* Dataset entries *
........

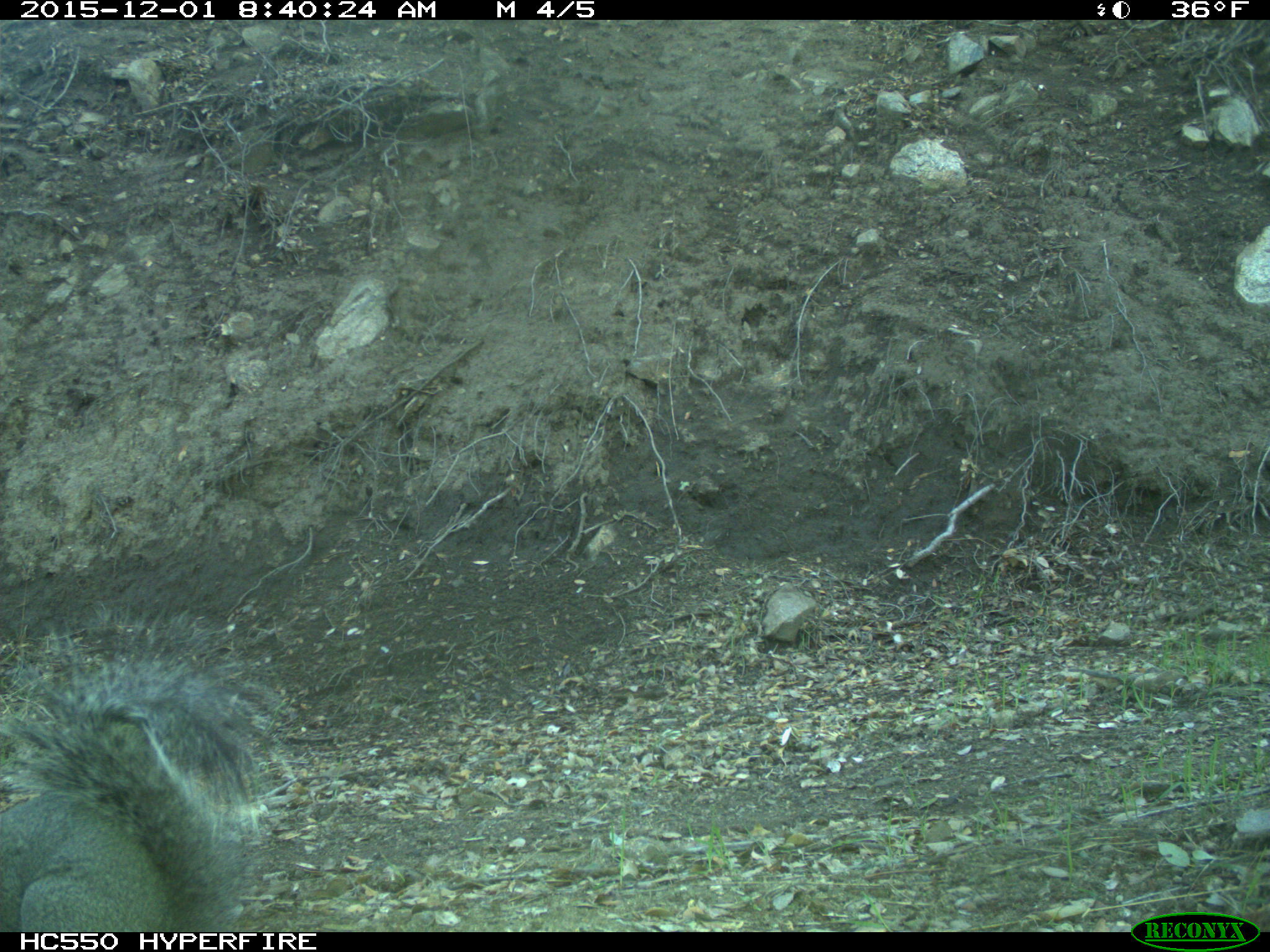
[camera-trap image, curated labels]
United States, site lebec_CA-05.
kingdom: Animalia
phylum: Chordata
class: Mammalia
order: Rodentia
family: Sciuridae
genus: Sciurus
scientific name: Sciurus carolinensis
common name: eastern gray squirrel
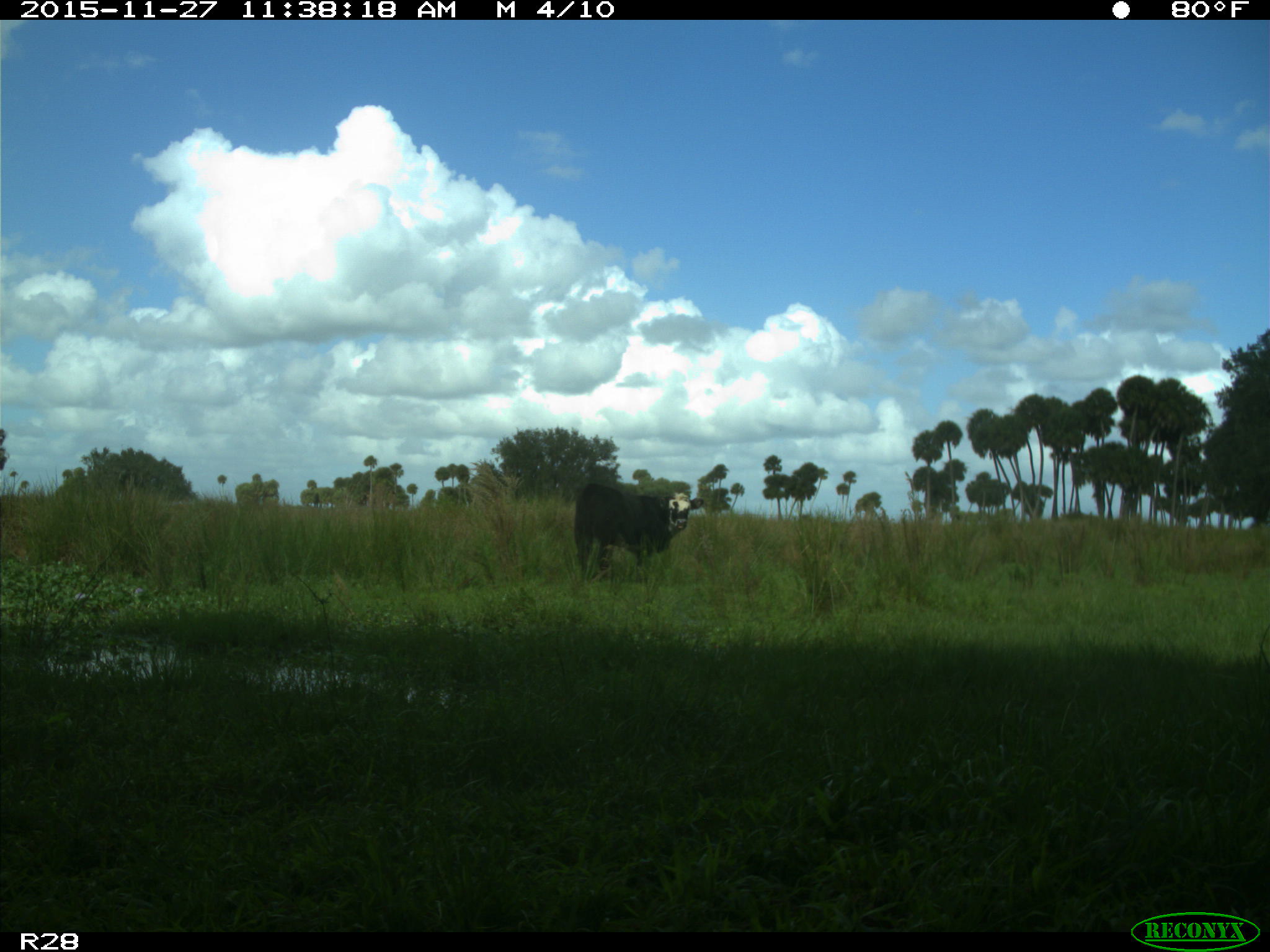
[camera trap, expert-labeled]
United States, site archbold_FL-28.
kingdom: Animalia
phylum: Chordata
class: Mammalia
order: Artiodactyla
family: Bovidae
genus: Bos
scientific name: Bos taurus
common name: domestic cow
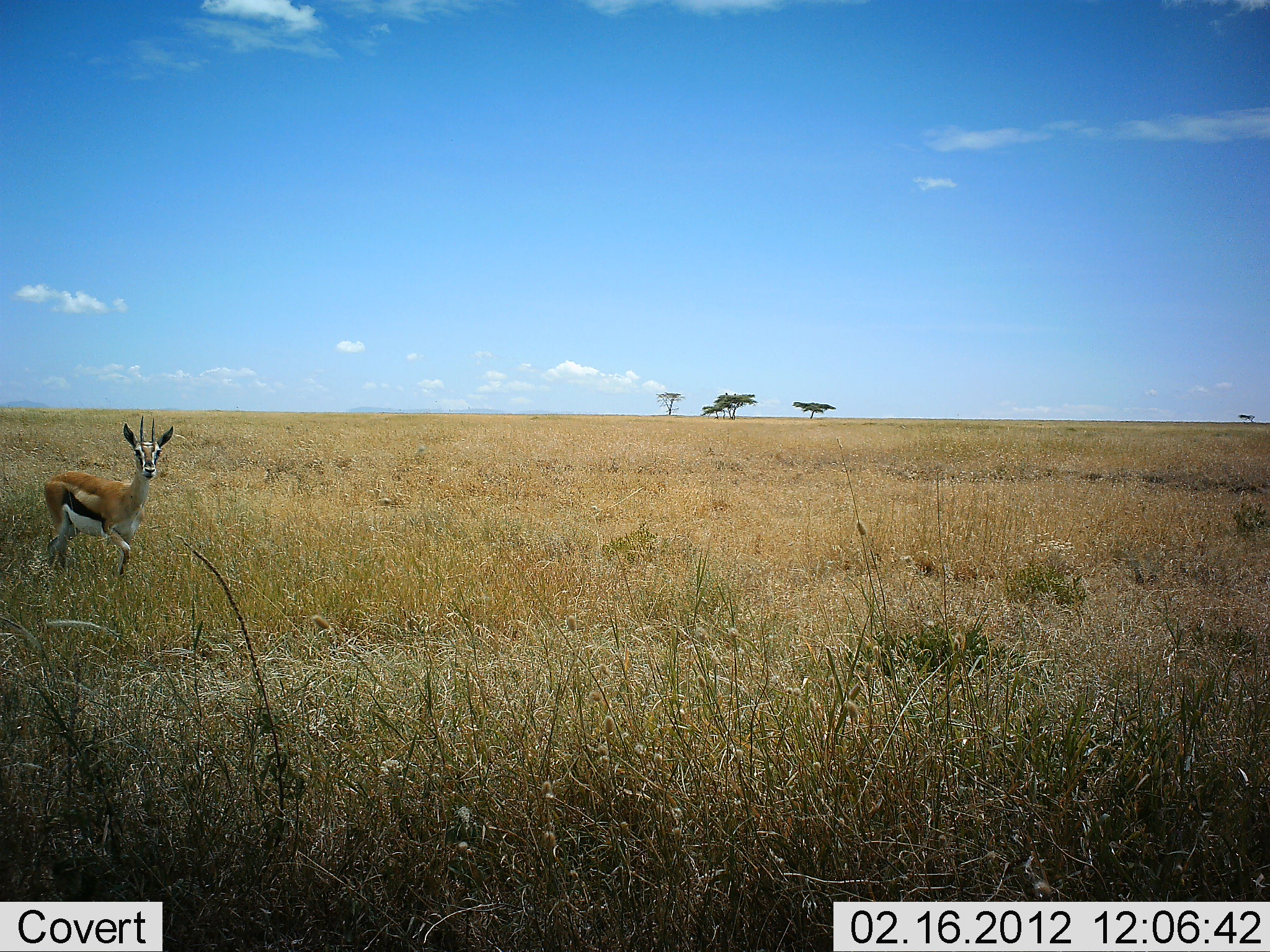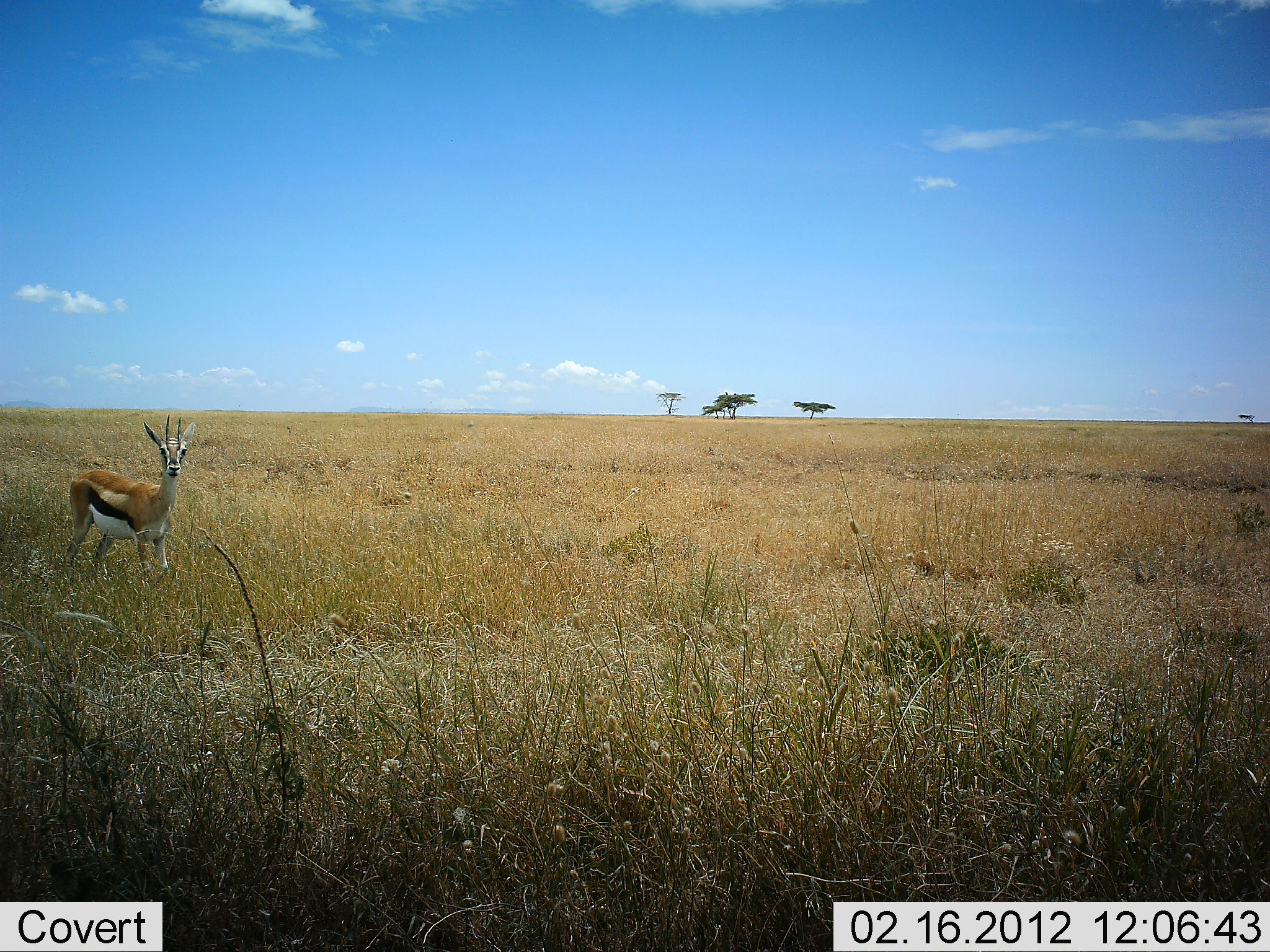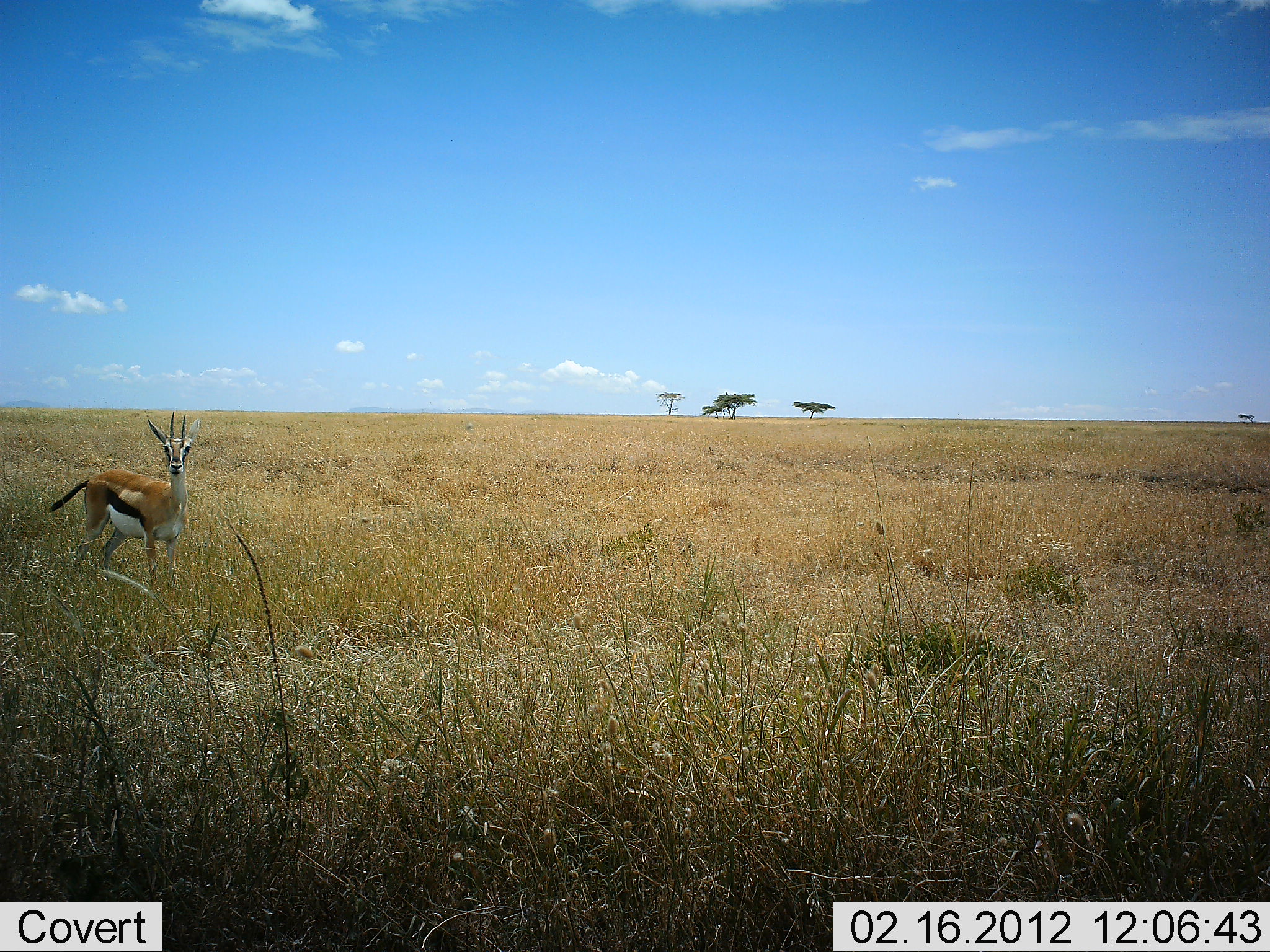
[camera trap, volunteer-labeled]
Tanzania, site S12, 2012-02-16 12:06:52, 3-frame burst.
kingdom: Animalia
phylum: Chordata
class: Mammalia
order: Artiodactyla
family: Bovidae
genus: Eudorcas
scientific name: Eudorcas thomsonii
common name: thomson's gazelle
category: gazellethomsons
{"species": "gazellethomsons (thomson's gazelle) (Eudorcas thomsonii)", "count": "1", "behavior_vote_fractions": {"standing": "47%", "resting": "0%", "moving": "53%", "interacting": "3%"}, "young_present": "0%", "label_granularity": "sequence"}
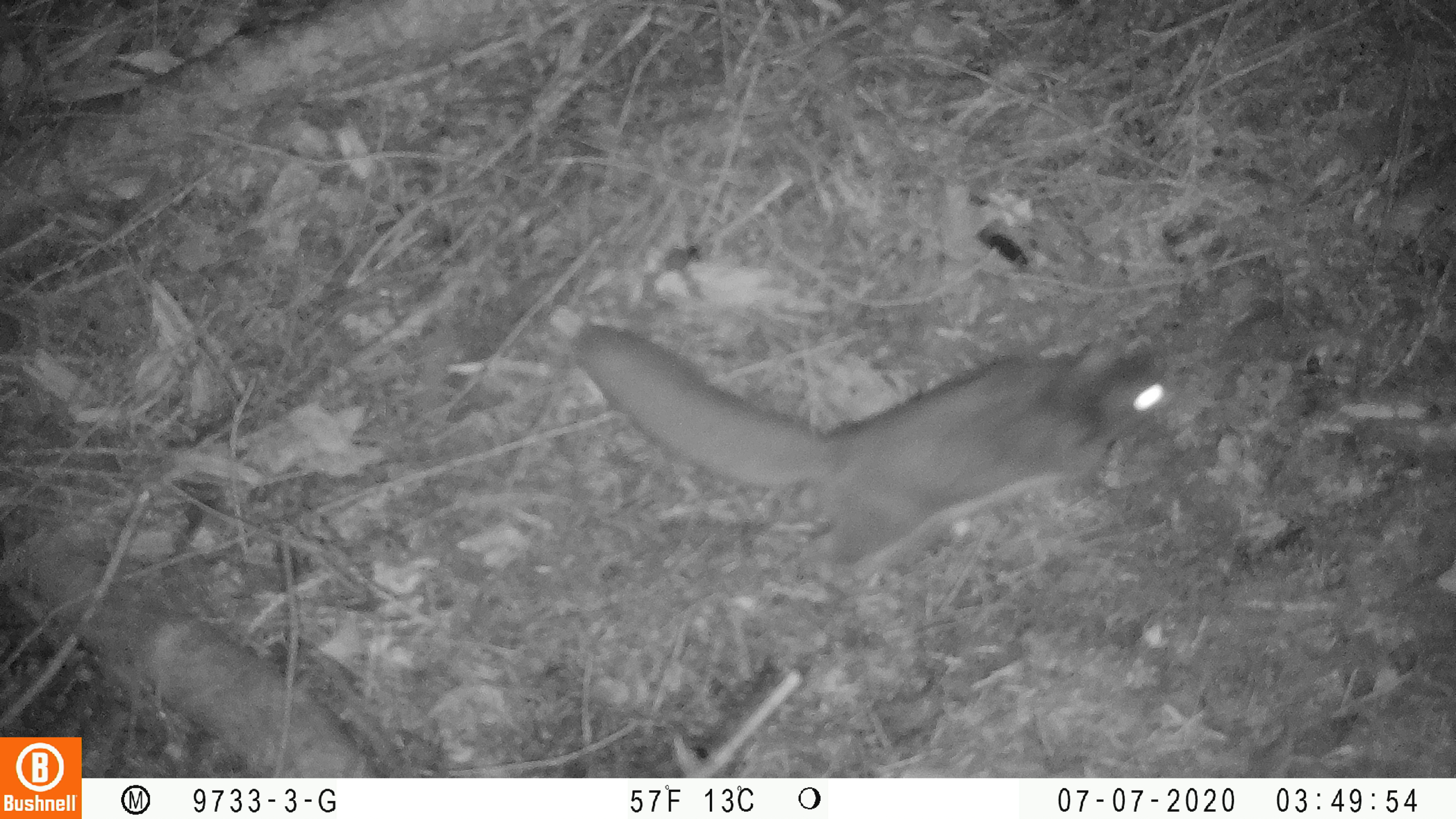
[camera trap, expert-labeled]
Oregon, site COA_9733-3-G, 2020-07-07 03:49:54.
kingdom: Animalia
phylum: Chordata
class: Mammalia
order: Rodentia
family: Sciuridae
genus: Glaucomys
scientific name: Glaucomys oregonensis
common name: humboldt's flying squirrel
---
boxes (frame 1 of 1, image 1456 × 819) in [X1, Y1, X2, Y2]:
humboldt's flying squirrel: [562, 306, 1185, 584]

........

* PROMPT *
Copy only what lies between the line with "common name: eastern gray squirrel" and the line with "[camera trap, volunteer-labeled]", those two lines included, exactly as given above; pictures stay out.

* EXERCISE RESPONSE *
common name: eastern gray squirrel
[camera trap, expert-labeled]
United States, site archbold_FL-28.
kingdom: Animalia
phylum: Chordata
class: Mammalia
order: Artiodactyla
family: Bovidae
genus: Bos
scientific name: Bos taurus
common name: domestic cow
[camera trap, volunteer-labeled]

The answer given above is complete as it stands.